I have always assumed that fundraising outfits come forward at Christmas because of the theory that people feel more generous at that time. This may be true. But it’s also true that millions of Americans approach the edge of bankruptcy as they pay for the Christmas gifts they’re buying. Couldn’t economists and other financial experts determine what are the actual points when most, or many, of us feel secure enough to support one or more worthy causes? Example: the period when the U.S. Treasury sends refunds to persons who have overpaid?
To get back to the largely useless return-address labels: What other low-cost gifts could fundraisers insert in their request envelopes? My paramour, Carolina Moon, suggests a skinny, 10-page scratch pad, easily inserted in a purse or shirt pocket. My own preference: a card listing the main principles of stoicism. It’s a useful philosophy, not a religion, so there’s no conflict with Christianity or other belief systems.

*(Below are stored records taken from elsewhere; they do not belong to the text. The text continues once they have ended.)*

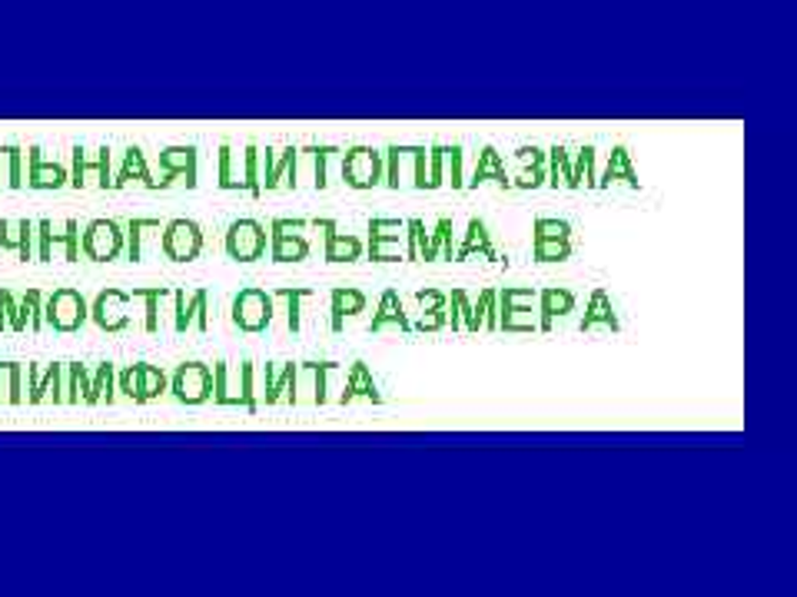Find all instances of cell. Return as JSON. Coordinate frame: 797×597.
<instances>
[{
    "label": "cell",
    "instance_id": "obj_28",
    "mask_svg": "<svg viewBox=\"0 0 797 597\" xmlns=\"http://www.w3.org/2000/svg\"><path fill=\"white\" fill-rule=\"evenodd\" d=\"M87 173H97L100 176V186L107 189V186H113V179H110V149H100V156H97V163H87V156H83V149H73V179H70V183H73V186H83V183H87Z\"/></svg>",
    "mask_w": 797,
    "mask_h": 597
},
{
    "label": "cell",
    "instance_id": "obj_19",
    "mask_svg": "<svg viewBox=\"0 0 797 597\" xmlns=\"http://www.w3.org/2000/svg\"><path fill=\"white\" fill-rule=\"evenodd\" d=\"M173 298H177V332H187L189 326H197L199 332H206L209 328V292L206 289H197L193 296L187 298V292H173Z\"/></svg>",
    "mask_w": 797,
    "mask_h": 597
},
{
    "label": "cell",
    "instance_id": "obj_9",
    "mask_svg": "<svg viewBox=\"0 0 797 597\" xmlns=\"http://www.w3.org/2000/svg\"><path fill=\"white\" fill-rule=\"evenodd\" d=\"M80 249L93 262L117 259L123 252V223H117V219H93L83 229V236H80Z\"/></svg>",
    "mask_w": 797,
    "mask_h": 597
},
{
    "label": "cell",
    "instance_id": "obj_55",
    "mask_svg": "<svg viewBox=\"0 0 797 597\" xmlns=\"http://www.w3.org/2000/svg\"><path fill=\"white\" fill-rule=\"evenodd\" d=\"M446 328V308H432V312H422L418 322H412V332H438Z\"/></svg>",
    "mask_w": 797,
    "mask_h": 597
},
{
    "label": "cell",
    "instance_id": "obj_42",
    "mask_svg": "<svg viewBox=\"0 0 797 597\" xmlns=\"http://www.w3.org/2000/svg\"><path fill=\"white\" fill-rule=\"evenodd\" d=\"M127 232H123V249H127V259L130 262H137L139 256H143V249H139V242H143V232L147 229H159V219H130Z\"/></svg>",
    "mask_w": 797,
    "mask_h": 597
},
{
    "label": "cell",
    "instance_id": "obj_25",
    "mask_svg": "<svg viewBox=\"0 0 797 597\" xmlns=\"http://www.w3.org/2000/svg\"><path fill=\"white\" fill-rule=\"evenodd\" d=\"M446 328L452 332H478V318L472 308V296L466 289H452L448 292V308H446Z\"/></svg>",
    "mask_w": 797,
    "mask_h": 597
},
{
    "label": "cell",
    "instance_id": "obj_6",
    "mask_svg": "<svg viewBox=\"0 0 797 597\" xmlns=\"http://www.w3.org/2000/svg\"><path fill=\"white\" fill-rule=\"evenodd\" d=\"M159 252L173 262H193L203 252V229L193 219H169L159 236Z\"/></svg>",
    "mask_w": 797,
    "mask_h": 597
},
{
    "label": "cell",
    "instance_id": "obj_26",
    "mask_svg": "<svg viewBox=\"0 0 797 597\" xmlns=\"http://www.w3.org/2000/svg\"><path fill=\"white\" fill-rule=\"evenodd\" d=\"M309 296H312L309 286H283L273 292V302H283V306H286V328L293 336L302 328V302H306Z\"/></svg>",
    "mask_w": 797,
    "mask_h": 597
},
{
    "label": "cell",
    "instance_id": "obj_32",
    "mask_svg": "<svg viewBox=\"0 0 797 597\" xmlns=\"http://www.w3.org/2000/svg\"><path fill=\"white\" fill-rule=\"evenodd\" d=\"M147 183V186H157V179H149V169H147V156H143V149L139 147H130L123 153V166H120L117 179H113V186H127V183Z\"/></svg>",
    "mask_w": 797,
    "mask_h": 597
},
{
    "label": "cell",
    "instance_id": "obj_27",
    "mask_svg": "<svg viewBox=\"0 0 797 597\" xmlns=\"http://www.w3.org/2000/svg\"><path fill=\"white\" fill-rule=\"evenodd\" d=\"M309 252H312V246H309L306 232L269 239V259H273V262H306Z\"/></svg>",
    "mask_w": 797,
    "mask_h": 597
},
{
    "label": "cell",
    "instance_id": "obj_1",
    "mask_svg": "<svg viewBox=\"0 0 797 597\" xmlns=\"http://www.w3.org/2000/svg\"><path fill=\"white\" fill-rule=\"evenodd\" d=\"M256 365L243 362L239 368H233L229 362H216L213 365V402L226 408H246V412H259L256 398Z\"/></svg>",
    "mask_w": 797,
    "mask_h": 597
},
{
    "label": "cell",
    "instance_id": "obj_20",
    "mask_svg": "<svg viewBox=\"0 0 797 597\" xmlns=\"http://www.w3.org/2000/svg\"><path fill=\"white\" fill-rule=\"evenodd\" d=\"M472 256H485L492 262H498V252H495V242H492V232H488V223L485 219L472 216L466 226V236L462 242L456 246V262H466Z\"/></svg>",
    "mask_w": 797,
    "mask_h": 597
},
{
    "label": "cell",
    "instance_id": "obj_34",
    "mask_svg": "<svg viewBox=\"0 0 797 597\" xmlns=\"http://www.w3.org/2000/svg\"><path fill=\"white\" fill-rule=\"evenodd\" d=\"M219 186L243 189V153L229 143L219 147Z\"/></svg>",
    "mask_w": 797,
    "mask_h": 597
},
{
    "label": "cell",
    "instance_id": "obj_51",
    "mask_svg": "<svg viewBox=\"0 0 797 597\" xmlns=\"http://www.w3.org/2000/svg\"><path fill=\"white\" fill-rule=\"evenodd\" d=\"M412 173H416V179H412V186L416 189H428V149L426 147H412Z\"/></svg>",
    "mask_w": 797,
    "mask_h": 597
},
{
    "label": "cell",
    "instance_id": "obj_5",
    "mask_svg": "<svg viewBox=\"0 0 797 597\" xmlns=\"http://www.w3.org/2000/svg\"><path fill=\"white\" fill-rule=\"evenodd\" d=\"M266 242L269 232L259 219H236V223H229L226 239H223L226 256L233 262H256V259H263L266 256Z\"/></svg>",
    "mask_w": 797,
    "mask_h": 597
},
{
    "label": "cell",
    "instance_id": "obj_54",
    "mask_svg": "<svg viewBox=\"0 0 797 597\" xmlns=\"http://www.w3.org/2000/svg\"><path fill=\"white\" fill-rule=\"evenodd\" d=\"M515 159H518V166H522V169H535V166H545L548 153H545V149H538V147H518Z\"/></svg>",
    "mask_w": 797,
    "mask_h": 597
},
{
    "label": "cell",
    "instance_id": "obj_10",
    "mask_svg": "<svg viewBox=\"0 0 797 597\" xmlns=\"http://www.w3.org/2000/svg\"><path fill=\"white\" fill-rule=\"evenodd\" d=\"M117 385H120V392H123L127 398H133V402H153V398H159L163 392H167L169 378L163 368L139 362V365H130L120 372Z\"/></svg>",
    "mask_w": 797,
    "mask_h": 597
},
{
    "label": "cell",
    "instance_id": "obj_46",
    "mask_svg": "<svg viewBox=\"0 0 797 597\" xmlns=\"http://www.w3.org/2000/svg\"><path fill=\"white\" fill-rule=\"evenodd\" d=\"M369 239H389V242H402V239H406V219L372 216V219H369Z\"/></svg>",
    "mask_w": 797,
    "mask_h": 597
},
{
    "label": "cell",
    "instance_id": "obj_21",
    "mask_svg": "<svg viewBox=\"0 0 797 597\" xmlns=\"http://www.w3.org/2000/svg\"><path fill=\"white\" fill-rule=\"evenodd\" d=\"M611 183H625V186H631V189L641 186V179H638V169H635V159H631V149H628L625 143H618V147L611 149V156H608V166H605V173L598 176L595 189H608Z\"/></svg>",
    "mask_w": 797,
    "mask_h": 597
},
{
    "label": "cell",
    "instance_id": "obj_39",
    "mask_svg": "<svg viewBox=\"0 0 797 597\" xmlns=\"http://www.w3.org/2000/svg\"><path fill=\"white\" fill-rule=\"evenodd\" d=\"M113 385H117V368L103 362L97 368V375L90 378V395H87V405H97V402H113Z\"/></svg>",
    "mask_w": 797,
    "mask_h": 597
},
{
    "label": "cell",
    "instance_id": "obj_11",
    "mask_svg": "<svg viewBox=\"0 0 797 597\" xmlns=\"http://www.w3.org/2000/svg\"><path fill=\"white\" fill-rule=\"evenodd\" d=\"M259 375V405H276V402H289V405H299V385H296V362H286L283 368L276 365H256Z\"/></svg>",
    "mask_w": 797,
    "mask_h": 597
},
{
    "label": "cell",
    "instance_id": "obj_30",
    "mask_svg": "<svg viewBox=\"0 0 797 597\" xmlns=\"http://www.w3.org/2000/svg\"><path fill=\"white\" fill-rule=\"evenodd\" d=\"M598 149L591 147V143H585V147H578L575 149V159H571V189H595L598 183Z\"/></svg>",
    "mask_w": 797,
    "mask_h": 597
},
{
    "label": "cell",
    "instance_id": "obj_38",
    "mask_svg": "<svg viewBox=\"0 0 797 597\" xmlns=\"http://www.w3.org/2000/svg\"><path fill=\"white\" fill-rule=\"evenodd\" d=\"M34 153V173H30V186H37V189H57L63 186V169L57 166V163H43L40 159V149H30Z\"/></svg>",
    "mask_w": 797,
    "mask_h": 597
},
{
    "label": "cell",
    "instance_id": "obj_31",
    "mask_svg": "<svg viewBox=\"0 0 797 597\" xmlns=\"http://www.w3.org/2000/svg\"><path fill=\"white\" fill-rule=\"evenodd\" d=\"M456 262V242H452V219L438 216L436 226L428 229V262Z\"/></svg>",
    "mask_w": 797,
    "mask_h": 597
},
{
    "label": "cell",
    "instance_id": "obj_24",
    "mask_svg": "<svg viewBox=\"0 0 797 597\" xmlns=\"http://www.w3.org/2000/svg\"><path fill=\"white\" fill-rule=\"evenodd\" d=\"M339 368V362H299L296 365V382H309V402L312 405H326L329 402V375Z\"/></svg>",
    "mask_w": 797,
    "mask_h": 597
},
{
    "label": "cell",
    "instance_id": "obj_48",
    "mask_svg": "<svg viewBox=\"0 0 797 597\" xmlns=\"http://www.w3.org/2000/svg\"><path fill=\"white\" fill-rule=\"evenodd\" d=\"M532 239H571V223L568 219L538 216L532 223Z\"/></svg>",
    "mask_w": 797,
    "mask_h": 597
},
{
    "label": "cell",
    "instance_id": "obj_47",
    "mask_svg": "<svg viewBox=\"0 0 797 597\" xmlns=\"http://www.w3.org/2000/svg\"><path fill=\"white\" fill-rule=\"evenodd\" d=\"M366 256L372 262H406V242H389V239H369Z\"/></svg>",
    "mask_w": 797,
    "mask_h": 597
},
{
    "label": "cell",
    "instance_id": "obj_2",
    "mask_svg": "<svg viewBox=\"0 0 797 597\" xmlns=\"http://www.w3.org/2000/svg\"><path fill=\"white\" fill-rule=\"evenodd\" d=\"M538 289L502 286L498 289V332H538Z\"/></svg>",
    "mask_w": 797,
    "mask_h": 597
},
{
    "label": "cell",
    "instance_id": "obj_49",
    "mask_svg": "<svg viewBox=\"0 0 797 597\" xmlns=\"http://www.w3.org/2000/svg\"><path fill=\"white\" fill-rule=\"evenodd\" d=\"M442 159H446V143H428V189H442L446 186V169H442Z\"/></svg>",
    "mask_w": 797,
    "mask_h": 597
},
{
    "label": "cell",
    "instance_id": "obj_17",
    "mask_svg": "<svg viewBox=\"0 0 797 597\" xmlns=\"http://www.w3.org/2000/svg\"><path fill=\"white\" fill-rule=\"evenodd\" d=\"M575 292L565 286H545L538 289V332H552L555 318H565L575 312Z\"/></svg>",
    "mask_w": 797,
    "mask_h": 597
},
{
    "label": "cell",
    "instance_id": "obj_22",
    "mask_svg": "<svg viewBox=\"0 0 797 597\" xmlns=\"http://www.w3.org/2000/svg\"><path fill=\"white\" fill-rule=\"evenodd\" d=\"M581 332H591V328H605V332H621V318H618L615 306H611V296L605 289H595L591 298L585 306V318L578 322Z\"/></svg>",
    "mask_w": 797,
    "mask_h": 597
},
{
    "label": "cell",
    "instance_id": "obj_53",
    "mask_svg": "<svg viewBox=\"0 0 797 597\" xmlns=\"http://www.w3.org/2000/svg\"><path fill=\"white\" fill-rule=\"evenodd\" d=\"M416 302L422 312H432V308H448V292L442 289H418Z\"/></svg>",
    "mask_w": 797,
    "mask_h": 597
},
{
    "label": "cell",
    "instance_id": "obj_56",
    "mask_svg": "<svg viewBox=\"0 0 797 597\" xmlns=\"http://www.w3.org/2000/svg\"><path fill=\"white\" fill-rule=\"evenodd\" d=\"M309 226L316 229V232H322V242H329V239H332V236H336V232H339V223H336V219H329V216L309 219Z\"/></svg>",
    "mask_w": 797,
    "mask_h": 597
},
{
    "label": "cell",
    "instance_id": "obj_37",
    "mask_svg": "<svg viewBox=\"0 0 797 597\" xmlns=\"http://www.w3.org/2000/svg\"><path fill=\"white\" fill-rule=\"evenodd\" d=\"M309 159H312V186L316 189H326L329 186V163L342 153L339 147H306L302 149Z\"/></svg>",
    "mask_w": 797,
    "mask_h": 597
},
{
    "label": "cell",
    "instance_id": "obj_52",
    "mask_svg": "<svg viewBox=\"0 0 797 597\" xmlns=\"http://www.w3.org/2000/svg\"><path fill=\"white\" fill-rule=\"evenodd\" d=\"M548 183V169L535 166V169H522L515 179H512V189H538Z\"/></svg>",
    "mask_w": 797,
    "mask_h": 597
},
{
    "label": "cell",
    "instance_id": "obj_29",
    "mask_svg": "<svg viewBox=\"0 0 797 597\" xmlns=\"http://www.w3.org/2000/svg\"><path fill=\"white\" fill-rule=\"evenodd\" d=\"M322 256L326 262H359V259L366 256V242L359 236H349V232H336V236L329 239L326 249H322Z\"/></svg>",
    "mask_w": 797,
    "mask_h": 597
},
{
    "label": "cell",
    "instance_id": "obj_16",
    "mask_svg": "<svg viewBox=\"0 0 797 597\" xmlns=\"http://www.w3.org/2000/svg\"><path fill=\"white\" fill-rule=\"evenodd\" d=\"M369 306V296L362 292V289L356 286H336L332 292H329V328L332 332H342L346 328V318H356L362 316Z\"/></svg>",
    "mask_w": 797,
    "mask_h": 597
},
{
    "label": "cell",
    "instance_id": "obj_18",
    "mask_svg": "<svg viewBox=\"0 0 797 597\" xmlns=\"http://www.w3.org/2000/svg\"><path fill=\"white\" fill-rule=\"evenodd\" d=\"M356 398H366V402H372V405H382V402H386V398H382V392H379V385H376V378H372V368H369L362 358L349 365V375H346V382H342L339 405H352Z\"/></svg>",
    "mask_w": 797,
    "mask_h": 597
},
{
    "label": "cell",
    "instance_id": "obj_4",
    "mask_svg": "<svg viewBox=\"0 0 797 597\" xmlns=\"http://www.w3.org/2000/svg\"><path fill=\"white\" fill-rule=\"evenodd\" d=\"M273 312H276V302H273L266 289L246 286L233 296V326L239 332H246V336L266 332L269 322H273Z\"/></svg>",
    "mask_w": 797,
    "mask_h": 597
},
{
    "label": "cell",
    "instance_id": "obj_44",
    "mask_svg": "<svg viewBox=\"0 0 797 597\" xmlns=\"http://www.w3.org/2000/svg\"><path fill=\"white\" fill-rule=\"evenodd\" d=\"M130 296H133V298H143V302H147V322H143V328H147V332H157V328H159V316H157V312H159V298H167L169 289L167 286L133 289Z\"/></svg>",
    "mask_w": 797,
    "mask_h": 597
},
{
    "label": "cell",
    "instance_id": "obj_43",
    "mask_svg": "<svg viewBox=\"0 0 797 597\" xmlns=\"http://www.w3.org/2000/svg\"><path fill=\"white\" fill-rule=\"evenodd\" d=\"M408 149L412 147H398V143H389L386 149H382V159H386V183L389 189H402V163H406L408 156Z\"/></svg>",
    "mask_w": 797,
    "mask_h": 597
},
{
    "label": "cell",
    "instance_id": "obj_23",
    "mask_svg": "<svg viewBox=\"0 0 797 597\" xmlns=\"http://www.w3.org/2000/svg\"><path fill=\"white\" fill-rule=\"evenodd\" d=\"M482 183H498L502 189H512V179H508L505 173V159H502V153H498L495 147H482L475 169H472V176L466 179L468 189H478Z\"/></svg>",
    "mask_w": 797,
    "mask_h": 597
},
{
    "label": "cell",
    "instance_id": "obj_7",
    "mask_svg": "<svg viewBox=\"0 0 797 597\" xmlns=\"http://www.w3.org/2000/svg\"><path fill=\"white\" fill-rule=\"evenodd\" d=\"M299 149L296 147H286L283 153L276 149H263L259 147V186L263 193L266 189H276V186H286V189H296L299 186Z\"/></svg>",
    "mask_w": 797,
    "mask_h": 597
},
{
    "label": "cell",
    "instance_id": "obj_3",
    "mask_svg": "<svg viewBox=\"0 0 797 597\" xmlns=\"http://www.w3.org/2000/svg\"><path fill=\"white\" fill-rule=\"evenodd\" d=\"M342 163H339V176L349 189H376L382 179H386V159L382 153L372 147H349L346 153H339Z\"/></svg>",
    "mask_w": 797,
    "mask_h": 597
},
{
    "label": "cell",
    "instance_id": "obj_50",
    "mask_svg": "<svg viewBox=\"0 0 797 597\" xmlns=\"http://www.w3.org/2000/svg\"><path fill=\"white\" fill-rule=\"evenodd\" d=\"M309 229V219H289V216H276L269 223V239L276 236H296V232H306Z\"/></svg>",
    "mask_w": 797,
    "mask_h": 597
},
{
    "label": "cell",
    "instance_id": "obj_36",
    "mask_svg": "<svg viewBox=\"0 0 797 597\" xmlns=\"http://www.w3.org/2000/svg\"><path fill=\"white\" fill-rule=\"evenodd\" d=\"M532 259L535 262H568L571 239H532Z\"/></svg>",
    "mask_w": 797,
    "mask_h": 597
},
{
    "label": "cell",
    "instance_id": "obj_8",
    "mask_svg": "<svg viewBox=\"0 0 797 597\" xmlns=\"http://www.w3.org/2000/svg\"><path fill=\"white\" fill-rule=\"evenodd\" d=\"M169 392L183 405H203L213 398V368L203 362H183L169 378Z\"/></svg>",
    "mask_w": 797,
    "mask_h": 597
},
{
    "label": "cell",
    "instance_id": "obj_35",
    "mask_svg": "<svg viewBox=\"0 0 797 597\" xmlns=\"http://www.w3.org/2000/svg\"><path fill=\"white\" fill-rule=\"evenodd\" d=\"M406 262H428V229L426 219H406Z\"/></svg>",
    "mask_w": 797,
    "mask_h": 597
},
{
    "label": "cell",
    "instance_id": "obj_13",
    "mask_svg": "<svg viewBox=\"0 0 797 597\" xmlns=\"http://www.w3.org/2000/svg\"><path fill=\"white\" fill-rule=\"evenodd\" d=\"M159 169L163 176L157 186H169V183H183L187 189L197 186V147H167L159 153Z\"/></svg>",
    "mask_w": 797,
    "mask_h": 597
},
{
    "label": "cell",
    "instance_id": "obj_12",
    "mask_svg": "<svg viewBox=\"0 0 797 597\" xmlns=\"http://www.w3.org/2000/svg\"><path fill=\"white\" fill-rule=\"evenodd\" d=\"M47 326H53L57 332H77L90 316V306L87 298L80 296L77 289H57L53 296L47 298Z\"/></svg>",
    "mask_w": 797,
    "mask_h": 597
},
{
    "label": "cell",
    "instance_id": "obj_45",
    "mask_svg": "<svg viewBox=\"0 0 797 597\" xmlns=\"http://www.w3.org/2000/svg\"><path fill=\"white\" fill-rule=\"evenodd\" d=\"M243 189H246L253 199L263 196V186H259V147L256 143H249V147L243 149Z\"/></svg>",
    "mask_w": 797,
    "mask_h": 597
},
{
    "label": "cell",
    "instance_id": "obj_41",
    "mask_svg": "<svg viewBox=\"0 0 797 597\" xmlns=\"http://www.w3.org/2000/svg\"><path fill=\"white\" fill-rule=\"evenodd\" d=\"M442 169H446V183L452 189H466V149L452 143H446V159H442Z\"/></svg>",
    "mask_w": 797,
    "mask_h": 597
},
{
    "label": "cell",
    "instance_id": "obj_33",
    "mask_svg": "<svg viewBox=\"0 0 797 597\" xmlns=\"http://www.w3.org/2000/svg\"><path fill=\"white\" fill-rule=\"evenodd\" d=\"M548 186L558 189V186H565L571 189V149L562 147V143H555V147L548 149Z\"/></svg>",
    "mask_w": 797,
    "mask_h": 597
},
{
    "label": "cell",
    "instance_id": "obj_14",
    "mask_svg": "<svg viewBox=\"0 0 797 597\" xmlns=\"http://www.w3.org/2000/svg\"><path fill=\"white\" fill-rule=\"evenodd\" d=\"M130 292H120V289H107V292H100L93 298V306H90V316L97 322L103 332H123L130 326V316H127V302H130Z\"/></svg>",
    "mask_w": 797,
    "mask_h": 597
},
{
    "label": "cell",
    "instance_id": "obj_15",
    "mask_svg": "<svg viewBox=\"0 0 797 597\" xmlns=\"http://www.w3.org/2000/svg\"><path fill=\"white\" fill-rule=\"evenodd\" d=\"M389 328H396L402 336L412 332V322H408V312H406V302L398 296V289L389 286L382 296H379V306H376V316L369 322V332L379 336V332H389Z\"/></svg>",
    "mask_w": 797,
    "mask_h": 597
},
{
    "label": "cell",
    "instance_id": "obj_40",
    "mask_svg": "<svg viewBox=\"0 0 797 597\" xmlns=\"http://www.w3.org/2000/svg\"><path fill=\"white\" fill-rule=\"evenodd\" d=\"M472 308H475L478 326L488 328V332H498V289H482Z\"/></svg>",
    "mask_w": 797,
    "mask_h": 597
}]
</instances>
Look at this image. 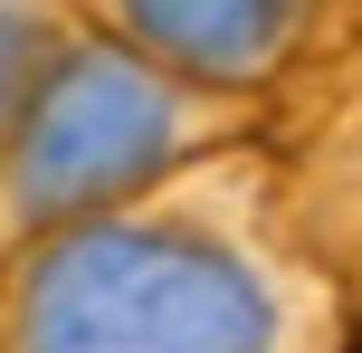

Right about here I must apologize to professional fundraisers for lofting what may sound like criticism of how they work. They pursue a demanding and (in most cases) honorable line of work. I just wish they would come up with some new ideas.
Such as guaranteeing that a percentage of all contributions would go to:
• Children too poor to afford ice cream. Two percent to go into a permanent ice cream fund — is that asking a lot?
• Or a cold-weather fund. It would benefit any family unable to pay for decent heating when winter comes. When is the last time you’ve been hit with that sort of appeal? Maybe I’m wrong. Feel free to let me know.